■ BRIEF ■
According to the advice below on kitchen job interviews, what is the most important skill in the cooking trade?

=== EXTRACT PROVIDED ===

There are two people you work for in the biz, ones whose passion is money, and ones whose passion is food.  Same for the employees.  If they respect money, passion for food could be a red flag to them.  You may want to talk other food or ask questions and learn something instead of mindlessly going through the motions.  They want some robot who has done only that cooking, that type of menu, day in, day out, their whole working life.  The closer one is to that ideal, the better shot at getting hired.  If your last job was not the same, they will not hire you probably.  If you care about food, you don't want to work there.  Don't try to fit this to just get a job.  We may need that job, but as soon as you take it, you've also taken its opportunity cost. 

 

If you share a passion for food that the owner or chef have, they will see it if you are just yourself, and most of the interview is to see where you are at in life, as a person, and what they can expect from you.  I've had interviews that were so informal because of the common vibe, that it turned into joking and a good time for a minute.  These were the best jobs I ever had.  This is a rare exception. 

 

Cooking is a business.  But it is also an art and a science.  If you get too far away from one or two far towards one aspect, it is not whole.  It lacks something vital.  Do not go into a lopsided operation. 

 

If no one there obviously gives a crap, it is just a job, that will be the same for you, but it may rub you the wrong way.  Read the signs.  Did they ask you anything that may inquire about who you are?  Do they show you around at all?  Like "this is your new playroom" or is it like court, you may not want to be taken away.  How hard are they trying to sell you on wanting the job?  This is key and ignored.  If you may be what they want, because of who you are, they may be opening a line of assumptive dialogue.  This place is cool, because we love this shizzle, join us.  Or are you forced to only sell yourself?  How much money are you going to make us. 

 

Just learn from every non-hire.  About the people, the process.  The most important skill in this trade is finding the job!

=== RECORDS ===

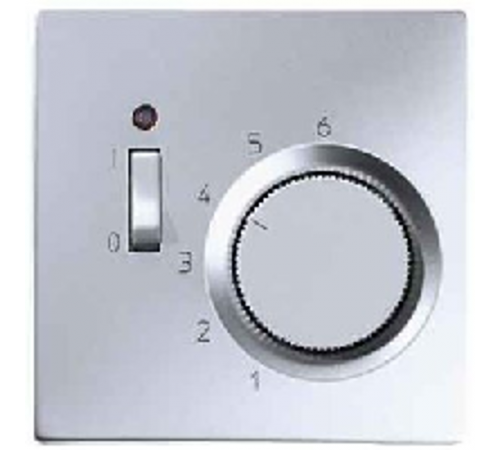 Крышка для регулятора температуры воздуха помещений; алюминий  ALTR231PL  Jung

===
=== RECORDS ===

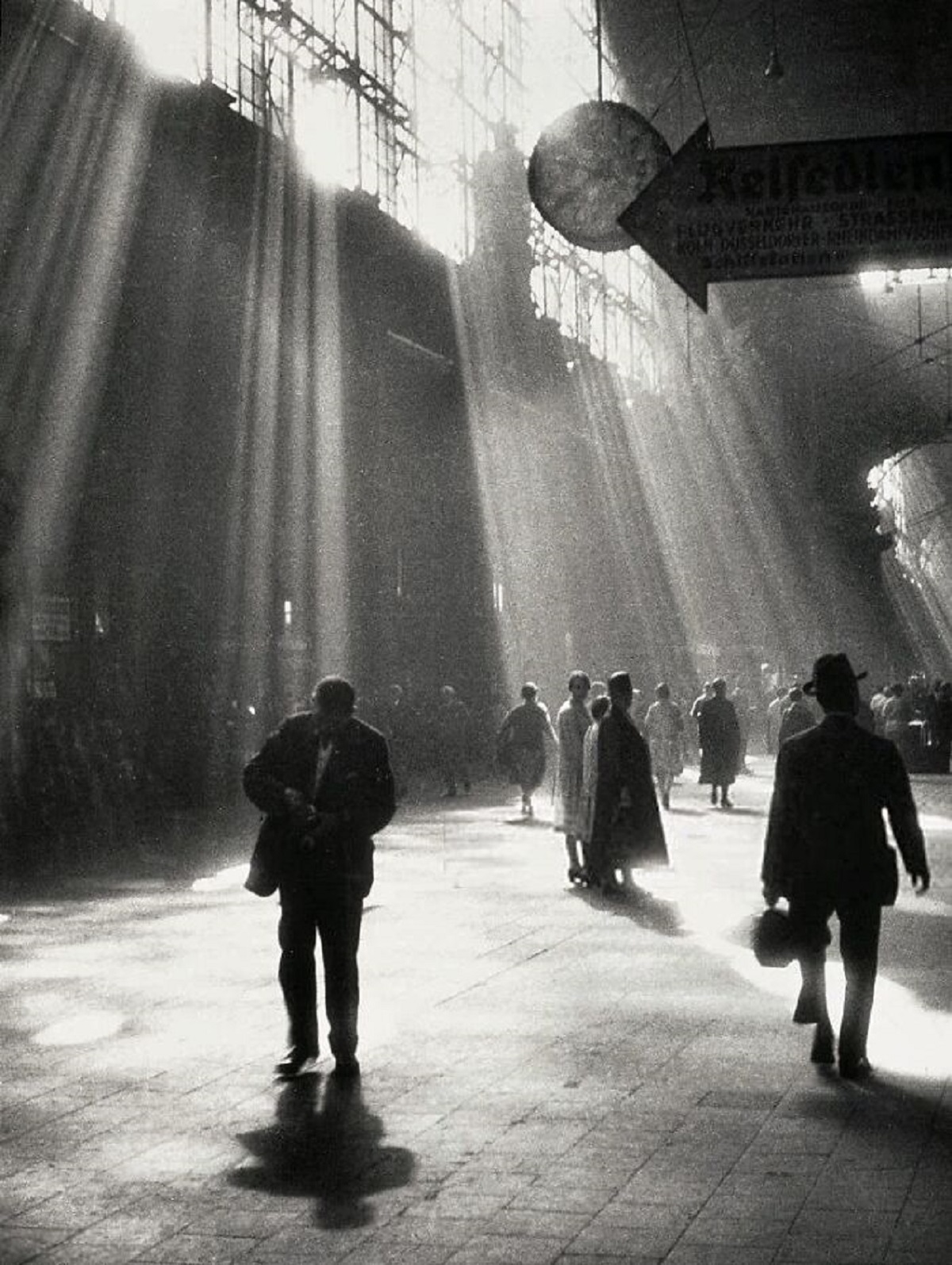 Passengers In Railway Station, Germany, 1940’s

===

■ SOLUTION ■
Finding the job.